— begin SOURCE DOCUMENT —

Even if we don’t charge for messages, I think that we want to keep fees low to make micro-transactions feasible (small payments of maybe $2 or less) . Plus, low fees will attract more businesses that have small margins that are currently hurt by Visa/MC fees.


#7

This could be created as an editorial or blog post.

RReview
PS see message sent to you in discord


#8

An intriguing suggestion. I hope you don’t mind my few questions/comments.

Even despite your answers to Steve, I’m not sure that I understand properly how it works. (Very happy to be corrected on the below.)

It looks to me that the xrd will not be fully fungible because the xrd at the front of the queue will have a higher value than that the xrd lower than the queue (because of the different maturities).

It looks to me that the interest rate (annualised ROI) will be higher, the more transactions per second on the network as the xrd converges to 1 USDT much faster.

If you buy xrd from an AM for 1 USD, you own an xrd which is now worth much less than 1 USDT and you have to wait for that xrd’s maturity for it to equal 1 USDT?

If exchange on the dex some xrd for 1 USDT, where can you redeem the 1 USDT for 1 USD? From any AM?

— end SOURCE DOCUMENT —
— begin AVAILABLE DATA —

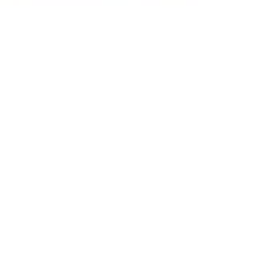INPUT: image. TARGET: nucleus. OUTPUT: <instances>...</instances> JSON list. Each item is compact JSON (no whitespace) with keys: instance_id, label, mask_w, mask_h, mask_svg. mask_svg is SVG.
<instances>
[]
</instances>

— end AVAILABLE DATA —

Reproduce the passage of the forum discussion above between "An intriguing suggestion." and "From any AM?", inclusive.

An intriguing suggestion. I hope you don’t mind my few questions/comments.

Even despite your answers to Steve, I’m not sure that I understand properly how it works. (Very happy to be corrected on the below.)

It looks to me that the xrd will not be fully fungible because the xrd at the front of the queue will have a higher value than that the xrd lower than the queue (because of the different maturities).

It looks to me that the interest rate (annualised ROI) will be higher, the more transactions per second on the network as the xrd converges to 1 USDT much faster.

If you buy xrd from an AM for 1 USD, you own an xrd which is now worth much less than 1 USDT and you have to wait for that xrd’s maturity for it to equal 1 USDT?

If exchange on the dex some xrd for 1 USDT, where can you redeem the 1 USDT for 1 USD? From any AM?